You have finished the YCB examination. The questions, the screen, the last-minute revision, all of it is now behind you. And now begins what many yoga students describe as the strangest part of the entire journey: the wait.

Whatever level you appeared for, the days following the exam can feel oddly empty. The structure that kept you going is suddenly gone, and the result is not yet in your hands. This in-between phase, however, is far from wasted time. In fact, it is one of the most strategically valuable windows in your yoga education, if you use it well.


Here are five things you should genuinely be doing right now.


1. Revisit the Topics You Were Uncertain About- Even if the Exam is Done

Most candidates walk out of the examination hall with at least a few questions they were unsure about. Whether it was the difference between Vritti and Klesh in Patanjali's framework, the exact physiological mechanism behind a particular pranayama, or the Sanskrit name you blanked on, those gaps are valuable data.

Do not wait for your result to revisit them. Look them up now, while the memory of the question is still fresh. This is not about second-guessing yourself; it is about converting uncertainty into knowledge. If you appear for a higher level in the future or for a renewal exam, these exact topics are likely to come back. Understand them deeply now.

If you studied with Ayushman Yog, your digital study material remains accessible to you, or else refer to your relevant YCB books. Go back through the chapters that felt shaky. The material is structured around the official YCB syllabus, so you know exactly where to look.

### Raw data
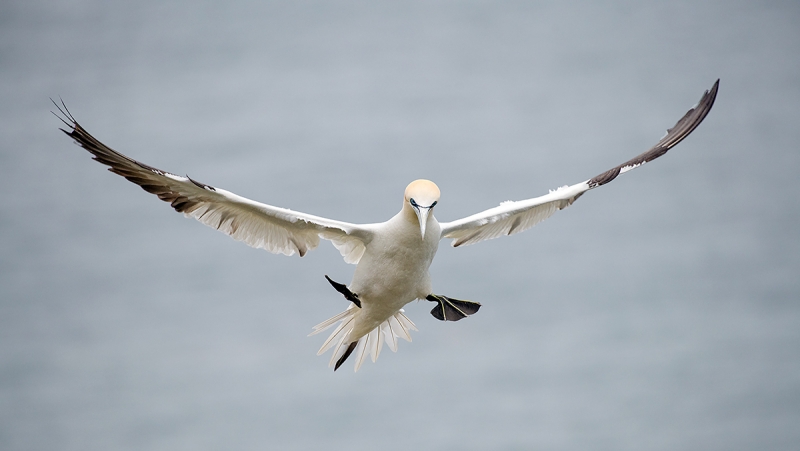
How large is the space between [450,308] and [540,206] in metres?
1.54

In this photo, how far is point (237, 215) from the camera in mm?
10773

### Directive A
Name every example of an uncertain exam topic that the article on waiting for YCB results gives.
### Directive B
Proceed with the article on waiting for YCB results, picking up after its final sentence.

### Task response A
- The difference between Vritti and Klesh in Patanjali's framework
- The exact physiological mechanism behind a particular pranayama
- The Sanskrit name you blanked on

### Task response B
2. Start Building or Refining Your Teaching Practice-

One of the most underutilised windows in a yoga student's journey is the time between completing the study and receiving a certificate. Most people pause. They wait to feel 'official' before stepping into their role as a teacher. This is a mistake, and it reflects a misunderstanding of what yoga knowledge actually is.


Yoga is not a certificate-based knowledge system. Certificates are a modern necessity; they give structure, they provide global recognition, and in today's professional world, they open doors. But they do not "create" a yoga teacher. In India, countless practitioners have been teaching for decades, hold no formal certificate, and are among the finest teachers you will ever encounter. Their knowledge was built through practice, observation, and the act of teaching itself, long before any certification body existed.


The knowledge you have gained through your course is real, and it is yours. It does not sit in a pending state waiting for a certificate to activate it. What you have learned about alignment, sequencing, breath, philosophy, and the human body is already inside you, and the only way to deepen it is to use it.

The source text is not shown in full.